Economists do not expect effects to be felt broadly in labor markets until well into next year, but the trend of booming remittances has clearly ended. In Tajikistan, remittances rose just 1 percent in November, compared with the same month last year, according to the I.M.F., down sharply from a record growth of about 90 percent early this year.

That has brought a quiet desperation into households like Ms. Sayidova’s. The area is missing so many men that it feels like wartime, and its daily allowance of four to six hours of electricity is the same as in Baghdad. Malnutrition is widespread. Unicef estimates that more than one-third of children are stunted. Ms. Sayidova’s 13-year-old son has the body of a 6-year-old.

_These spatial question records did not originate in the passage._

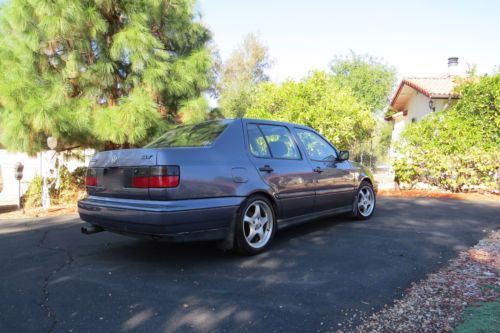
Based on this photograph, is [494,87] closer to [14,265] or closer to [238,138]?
[238,138]

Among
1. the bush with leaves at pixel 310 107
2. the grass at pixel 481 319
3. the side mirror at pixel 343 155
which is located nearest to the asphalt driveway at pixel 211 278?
the grass at pixel 481 319

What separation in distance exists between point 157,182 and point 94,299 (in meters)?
1.09

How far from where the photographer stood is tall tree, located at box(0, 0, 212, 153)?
7.50 m

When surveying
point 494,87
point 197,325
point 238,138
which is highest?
point 494,87

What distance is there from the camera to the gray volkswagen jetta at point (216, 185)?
11.3ft

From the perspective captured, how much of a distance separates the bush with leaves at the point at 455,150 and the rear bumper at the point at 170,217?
27.4 feet

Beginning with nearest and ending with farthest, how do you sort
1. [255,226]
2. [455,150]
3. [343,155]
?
[255,226] < [343,155] < [455,150]

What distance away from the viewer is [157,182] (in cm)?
343

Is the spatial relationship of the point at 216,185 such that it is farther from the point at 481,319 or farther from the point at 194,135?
the point at 481,319

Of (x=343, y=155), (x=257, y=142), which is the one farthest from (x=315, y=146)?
(x=257, y=142)

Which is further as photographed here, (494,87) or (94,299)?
(494,87)

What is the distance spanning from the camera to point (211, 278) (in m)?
3.42

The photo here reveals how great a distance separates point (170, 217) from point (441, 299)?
2.29 metres

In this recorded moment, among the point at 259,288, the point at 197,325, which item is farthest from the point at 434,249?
the point at 197,325
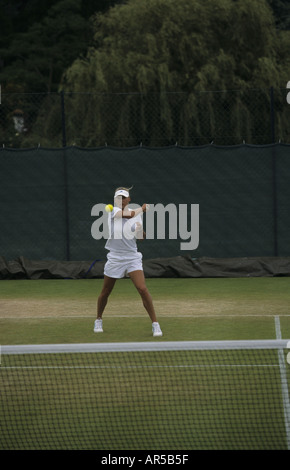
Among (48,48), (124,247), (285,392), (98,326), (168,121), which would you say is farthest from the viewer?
(48,48)

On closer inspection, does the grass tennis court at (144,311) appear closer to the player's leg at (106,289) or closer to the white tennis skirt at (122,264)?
the player's leg at (106,289)

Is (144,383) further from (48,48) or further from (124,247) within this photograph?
(48,48)

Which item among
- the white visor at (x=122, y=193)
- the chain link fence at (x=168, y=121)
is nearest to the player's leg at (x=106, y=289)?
the white visor at (x=122, y=193)

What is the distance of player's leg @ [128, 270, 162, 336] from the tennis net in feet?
2.59

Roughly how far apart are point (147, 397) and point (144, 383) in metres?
0.43

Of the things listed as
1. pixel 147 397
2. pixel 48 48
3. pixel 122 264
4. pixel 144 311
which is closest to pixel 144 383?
pixel 147 397

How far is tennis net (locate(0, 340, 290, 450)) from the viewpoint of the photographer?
5.98m

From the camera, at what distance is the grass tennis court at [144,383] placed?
20.2 feet

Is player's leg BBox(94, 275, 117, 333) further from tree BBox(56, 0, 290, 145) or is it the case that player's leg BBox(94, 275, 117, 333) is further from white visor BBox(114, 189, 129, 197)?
tree BBox(56, 0, 290, 145)

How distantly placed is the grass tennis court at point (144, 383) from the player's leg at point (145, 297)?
0.16 meters

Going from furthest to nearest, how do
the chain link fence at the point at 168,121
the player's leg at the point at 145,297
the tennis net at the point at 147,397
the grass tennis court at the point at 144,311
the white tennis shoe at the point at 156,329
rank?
the chain link fence at the point at 168,121, the grass tennis court at the point at 144,311, the white tennis shoe at the point at 156,329, the player's leg at the point at 145,297, the tennis net at the point at 147,397

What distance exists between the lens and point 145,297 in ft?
31.6

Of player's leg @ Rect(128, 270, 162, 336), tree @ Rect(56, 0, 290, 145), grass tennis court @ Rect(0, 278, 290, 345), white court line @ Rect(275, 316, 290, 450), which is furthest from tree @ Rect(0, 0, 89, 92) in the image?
white court line @ Rect(275, 316, 290, 450)

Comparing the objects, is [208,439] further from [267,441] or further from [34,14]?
[34,14]
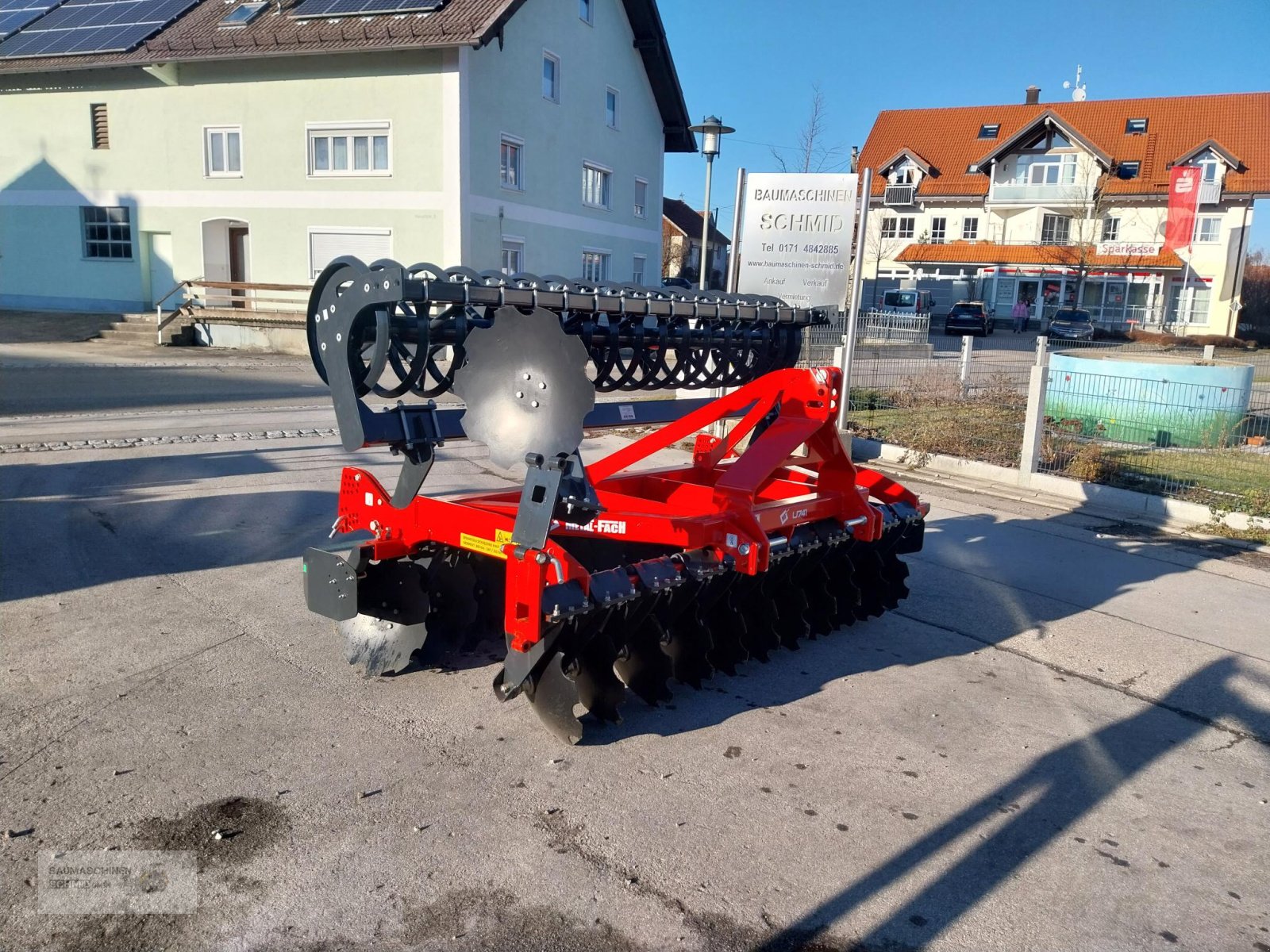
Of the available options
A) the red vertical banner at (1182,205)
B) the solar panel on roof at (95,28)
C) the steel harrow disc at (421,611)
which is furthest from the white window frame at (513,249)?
the red vertical banner at (1182,205)

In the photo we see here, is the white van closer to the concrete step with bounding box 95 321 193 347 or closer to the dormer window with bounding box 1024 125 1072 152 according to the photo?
the dormer window with bounding box 1024 125 1072 152

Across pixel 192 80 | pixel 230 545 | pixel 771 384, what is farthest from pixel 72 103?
pixel 771 384

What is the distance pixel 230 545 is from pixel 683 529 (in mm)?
3796

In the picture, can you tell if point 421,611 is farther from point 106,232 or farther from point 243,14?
point 106,232

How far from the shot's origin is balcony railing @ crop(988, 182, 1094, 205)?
1839 inches

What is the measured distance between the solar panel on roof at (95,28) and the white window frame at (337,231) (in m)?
6.09

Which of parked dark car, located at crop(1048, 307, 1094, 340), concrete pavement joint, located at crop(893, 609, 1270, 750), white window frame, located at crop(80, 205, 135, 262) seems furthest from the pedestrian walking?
concrete pavement joint, located at crop(893, 609, 1270, 750)

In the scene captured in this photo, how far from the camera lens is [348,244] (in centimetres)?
2372

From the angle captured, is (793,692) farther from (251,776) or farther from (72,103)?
(72,103)

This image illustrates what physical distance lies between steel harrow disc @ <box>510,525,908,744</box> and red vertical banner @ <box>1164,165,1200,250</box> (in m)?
37.1

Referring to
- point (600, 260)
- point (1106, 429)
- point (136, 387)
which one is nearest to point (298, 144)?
point (600, 260)

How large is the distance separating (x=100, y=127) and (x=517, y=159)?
1063 cm

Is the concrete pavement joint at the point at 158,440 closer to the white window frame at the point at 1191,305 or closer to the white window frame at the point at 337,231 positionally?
the white window frame at the point at 337,231

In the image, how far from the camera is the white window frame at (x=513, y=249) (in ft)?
79.7
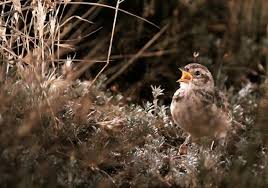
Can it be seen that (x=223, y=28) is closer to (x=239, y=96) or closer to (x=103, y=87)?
(x=239, y=96)

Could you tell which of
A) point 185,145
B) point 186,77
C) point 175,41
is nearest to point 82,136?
point 185,145

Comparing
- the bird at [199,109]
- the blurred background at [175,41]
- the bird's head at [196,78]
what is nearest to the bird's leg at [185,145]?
the bird at [199,109]

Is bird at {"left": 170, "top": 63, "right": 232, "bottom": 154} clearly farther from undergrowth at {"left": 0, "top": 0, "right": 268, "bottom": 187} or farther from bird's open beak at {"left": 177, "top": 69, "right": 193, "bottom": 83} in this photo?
undergrowth at {"left": 0, "top": 0, "right": 268, "bottom": 187}

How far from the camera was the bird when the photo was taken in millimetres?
4713

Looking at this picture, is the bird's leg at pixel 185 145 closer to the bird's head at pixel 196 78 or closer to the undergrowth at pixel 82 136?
the undergrowth at pixel 82 136

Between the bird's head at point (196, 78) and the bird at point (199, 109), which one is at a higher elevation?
the bird's head at point (196, 78)

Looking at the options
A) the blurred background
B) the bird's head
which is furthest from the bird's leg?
the blurred background

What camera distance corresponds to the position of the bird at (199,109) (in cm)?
471

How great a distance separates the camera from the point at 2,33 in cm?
458

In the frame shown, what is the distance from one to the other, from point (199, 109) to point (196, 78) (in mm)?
385

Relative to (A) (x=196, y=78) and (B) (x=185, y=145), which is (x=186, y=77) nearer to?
(A) (x=196, y=78)

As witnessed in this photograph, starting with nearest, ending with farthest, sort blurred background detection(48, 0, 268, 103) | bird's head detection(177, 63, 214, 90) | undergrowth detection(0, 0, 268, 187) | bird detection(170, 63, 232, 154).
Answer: undergrowth detection(0, 0, 268, 187) → bird detection(170, 63, 232, 154) → bird's head detection(177, 63, 214, 90) → blurred background detection(48, 0, 268, 103)

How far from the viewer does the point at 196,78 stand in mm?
5273

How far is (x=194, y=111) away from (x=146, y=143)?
1.47ft
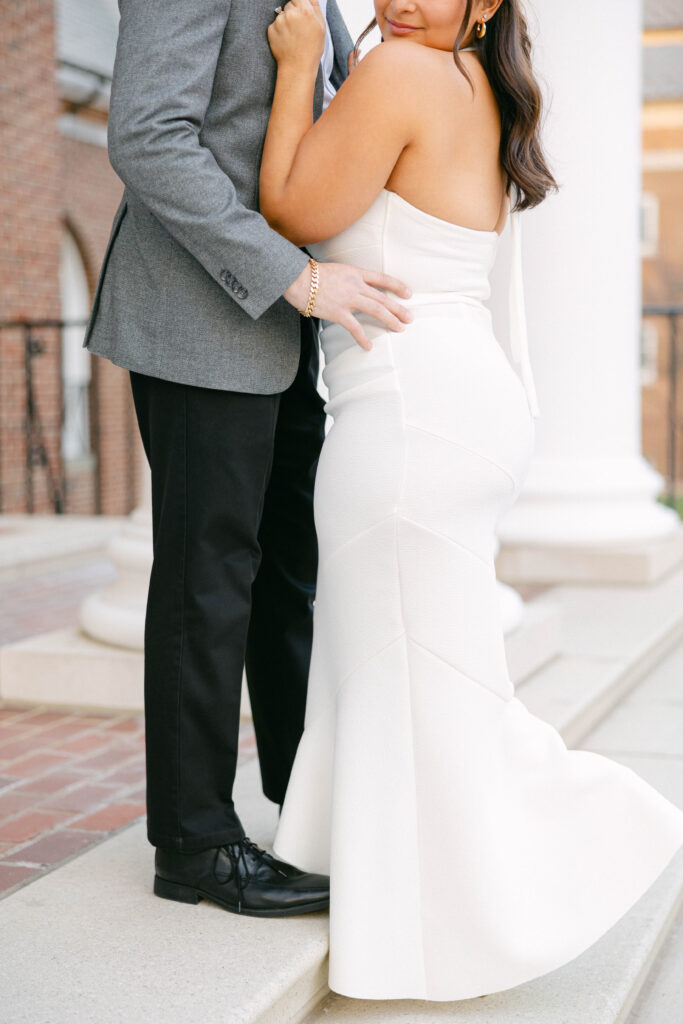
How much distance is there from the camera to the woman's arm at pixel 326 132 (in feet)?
6.42

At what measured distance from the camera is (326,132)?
1.98 meters

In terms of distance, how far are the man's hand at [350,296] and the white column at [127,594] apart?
185 centimetres

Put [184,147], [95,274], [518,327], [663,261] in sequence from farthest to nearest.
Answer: [663,261]
[95,274]
[518,327]
[184,147]

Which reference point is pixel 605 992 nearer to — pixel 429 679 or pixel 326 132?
pixel 429 679

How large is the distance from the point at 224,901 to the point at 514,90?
1.46m

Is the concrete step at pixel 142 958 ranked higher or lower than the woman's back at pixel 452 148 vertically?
lower

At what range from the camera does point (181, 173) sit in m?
1.93

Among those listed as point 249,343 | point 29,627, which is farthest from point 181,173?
point 29,627

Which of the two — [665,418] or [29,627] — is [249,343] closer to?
[29,627]

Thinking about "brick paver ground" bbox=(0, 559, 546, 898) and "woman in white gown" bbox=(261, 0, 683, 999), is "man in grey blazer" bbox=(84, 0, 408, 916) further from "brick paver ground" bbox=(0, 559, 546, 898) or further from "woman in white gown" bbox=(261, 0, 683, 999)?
"brick paver ground" bbox=(0, 559, 546, 898)

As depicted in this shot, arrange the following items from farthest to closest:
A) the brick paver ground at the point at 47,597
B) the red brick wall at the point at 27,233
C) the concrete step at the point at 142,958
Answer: the red brick wall at the point at 27,233, the brick paver ground at the point at 47,597, the concrete step at the point at 142,958

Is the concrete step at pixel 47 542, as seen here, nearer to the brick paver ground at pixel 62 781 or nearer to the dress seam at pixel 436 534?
the brick paver ground at pixel 62 781

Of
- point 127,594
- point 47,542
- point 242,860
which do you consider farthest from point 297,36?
point 47,542

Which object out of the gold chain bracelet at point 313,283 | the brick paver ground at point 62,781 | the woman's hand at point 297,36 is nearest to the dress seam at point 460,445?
the gold chain bracelet at point 313,283
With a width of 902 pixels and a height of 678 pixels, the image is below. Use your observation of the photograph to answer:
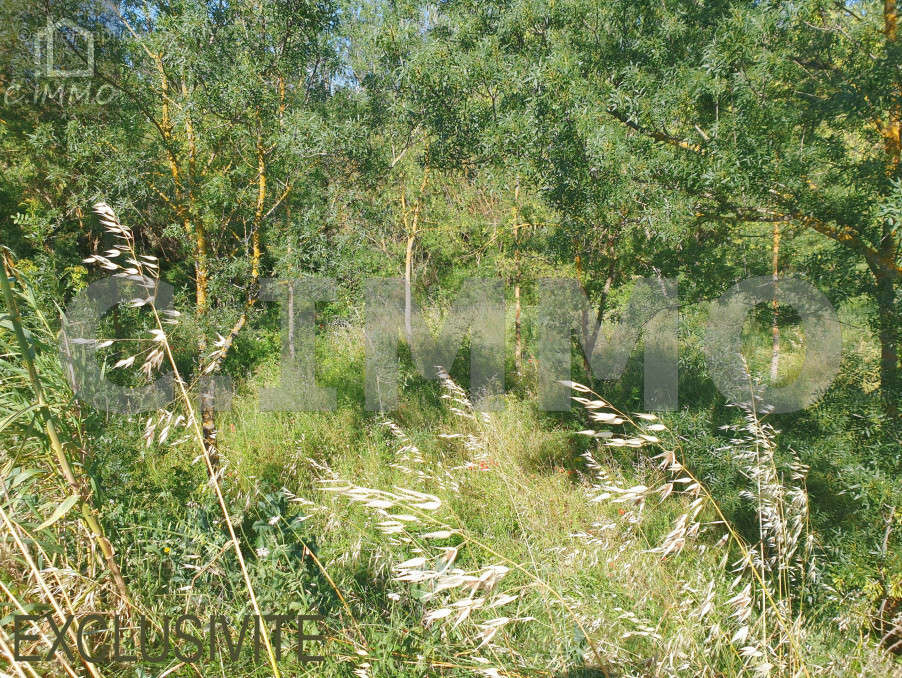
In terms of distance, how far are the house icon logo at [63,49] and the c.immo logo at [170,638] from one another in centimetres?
525

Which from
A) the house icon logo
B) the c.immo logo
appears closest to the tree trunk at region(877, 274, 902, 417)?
the c.immo logo

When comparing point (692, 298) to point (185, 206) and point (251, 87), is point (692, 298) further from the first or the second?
point (185, 206)

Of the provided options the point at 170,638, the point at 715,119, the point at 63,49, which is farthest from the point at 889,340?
the point at 63,49

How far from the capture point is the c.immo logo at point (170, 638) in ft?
4.85

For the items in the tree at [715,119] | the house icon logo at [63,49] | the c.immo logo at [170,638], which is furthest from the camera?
the house icon logo at [63,49]

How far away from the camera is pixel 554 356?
21.7 ft

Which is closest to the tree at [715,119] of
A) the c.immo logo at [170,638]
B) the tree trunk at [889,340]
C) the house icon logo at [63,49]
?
the tree trunk at [889,340]

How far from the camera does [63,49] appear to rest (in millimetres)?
5480

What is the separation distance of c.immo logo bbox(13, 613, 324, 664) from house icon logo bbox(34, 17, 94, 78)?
5.25m

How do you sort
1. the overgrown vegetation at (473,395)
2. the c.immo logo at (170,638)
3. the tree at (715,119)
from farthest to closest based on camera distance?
the tree at (715,119) < the overgrown vegetation at (473,395) < the c.immo logo at (170,638)

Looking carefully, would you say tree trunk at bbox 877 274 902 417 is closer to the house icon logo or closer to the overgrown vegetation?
the overgrown vegetation

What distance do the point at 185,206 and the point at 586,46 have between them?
383 centimetres

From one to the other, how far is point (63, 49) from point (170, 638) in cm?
669

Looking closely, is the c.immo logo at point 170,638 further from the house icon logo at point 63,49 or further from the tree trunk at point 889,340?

Ms. Sayidova is part of a new generation of women who are less protected from poverty than their mothers. The Soviet Union required girls to finish high school, but since its collapse the number of girls who graduate has fallen by 12 percent. Ms. Sayidova dropped out and married at 14. She was ashamed to have to borrow money from her mother to buy winter clothes for her children and Vaseline for her hands.

Migrant money had offered a safety net. Roofs were built, houses expanded and the basic needs of a large portion of society provided for. In the years of the migrant boom, the portion of the population living in poverty fell by a third, to 50 percent. In Khodja-Durbod, a school was built on migrant money, with each family contributing $100 and 320 bricks. It is missing both a math teacher and a toilet, and its headmaster is concerned that with the crisis, it will not get either.

Still, migrants do not seem to be giving up and returning home, the biggest worry for Western governments that see large numbers of poor unemployed men just north of Afghanistan as a potential security risk. Instead, people interviewed over three days last week said they would dig in further to hold on to any chance for a job, particularly if the Russian authorities made good on threats to reduce their numbers.

Borun’s oldest son is an exception. He worked for a few months gathering scrap metal in Moscow when he was 16. The experience was so painful that he returned to Tajikistan and began riding his bicycle 13 miles every morning to a better school.

“He saw the way we lived, without respect,” Borun said bitterly. “He doesn’t want to be like his father.”